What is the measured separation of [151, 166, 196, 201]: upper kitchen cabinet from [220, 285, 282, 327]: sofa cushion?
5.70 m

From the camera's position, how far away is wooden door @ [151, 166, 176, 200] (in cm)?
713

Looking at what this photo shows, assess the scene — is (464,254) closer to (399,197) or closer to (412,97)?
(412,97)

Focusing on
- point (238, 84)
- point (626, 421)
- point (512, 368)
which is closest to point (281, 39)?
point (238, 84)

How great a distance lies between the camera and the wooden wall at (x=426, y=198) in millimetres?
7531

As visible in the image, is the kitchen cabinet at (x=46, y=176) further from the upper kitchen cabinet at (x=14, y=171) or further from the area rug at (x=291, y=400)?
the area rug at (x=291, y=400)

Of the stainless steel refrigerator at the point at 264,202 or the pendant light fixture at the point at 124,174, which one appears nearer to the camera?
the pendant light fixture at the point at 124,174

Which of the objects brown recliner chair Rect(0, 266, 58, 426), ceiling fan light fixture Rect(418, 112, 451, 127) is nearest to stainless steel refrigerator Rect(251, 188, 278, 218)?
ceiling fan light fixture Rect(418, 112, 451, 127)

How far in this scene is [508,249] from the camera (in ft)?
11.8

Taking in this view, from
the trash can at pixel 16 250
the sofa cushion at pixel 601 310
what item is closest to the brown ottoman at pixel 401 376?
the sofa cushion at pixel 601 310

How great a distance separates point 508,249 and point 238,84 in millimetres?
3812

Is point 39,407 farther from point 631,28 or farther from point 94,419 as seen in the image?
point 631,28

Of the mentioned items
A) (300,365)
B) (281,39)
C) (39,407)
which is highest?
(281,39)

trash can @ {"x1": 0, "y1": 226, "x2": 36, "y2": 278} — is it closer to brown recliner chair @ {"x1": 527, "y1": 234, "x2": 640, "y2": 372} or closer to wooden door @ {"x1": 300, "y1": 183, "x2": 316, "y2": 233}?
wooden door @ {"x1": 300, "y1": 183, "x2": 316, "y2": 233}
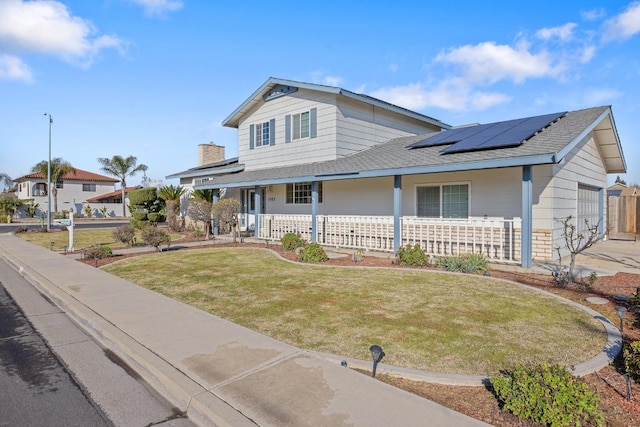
::::::
Copy every line of the records, from the line holding "Looking at what" through the end of the records, both included, with no changes. Leave the pictures out.

_FULL SOLUTION_
Looking at what this photo shows, assess the scene — is (464,254) closer to (399,197) or closer to (412,97)?
(412,97)

Focusing on
- point (238, 84)
- point (626, 421)
- point (512, 368)
which is closest to point (281, 39)?
point (238, 84)

How great a distance lies between the camera and the wooden wall at (x=426, y=198) in millimetres?
7531

As visible in the image, is the kitchen cabinet at (x=46, y=176) further from the upper kitchen cabinet at (x=14, y=171) or further from the area rug at (x=291, y=400)?
the area rug at (x=291, y=400)

Of the stainless steel refrigerator at the point at 264,202 or the pendant light fixture at the point at 124,174, which one appears nearer to the camera?
the pendant light fixture at the point at 124,174

Which of the objects brown recliner chair Rect(0, 266, 58, 426), ceiling fan light fixture Rect(418, 112, 451, 127) is nearest to stainless steel refrigerator Rect(251, 188, 278, 218)?
ceiling fan light fixture Rect(418, 112, 451, 127)

How far in this scene is [508,249] from the camera (in ft)?
11.8

Taking in this view, from
the trash can at pixel 16 250
the sofa cushion at pixel 601 310
what item is closest to the brown ottoman at pixel 401 376?
the sofa cushion at pixel 601 310

How great a distance separates point 508,249 and point 238,84 in millimetres?
3812

Is point 39,407 farther from point 631,28 or farther from point 94,419 as seen in the image?
point 631,28

Of the mentioned items
A) (300,365)
B) (281,39)
C) (39,407)
which is highest?
(281,39)

trash can @ {"x1": 0, "y1": 226, "x2": 36, "y2": 278} — is it closer to brown recliner chair @ {"x1": 527, "y1": 234, "x2": 640, "y2": 372} or closer to wooden door @ {"x1": 300, "y1": 183, "x2": 316, "y2": 233}?
wooden door @ {"x1": 300, "y1": 183, "x2": 316, "y2": 233}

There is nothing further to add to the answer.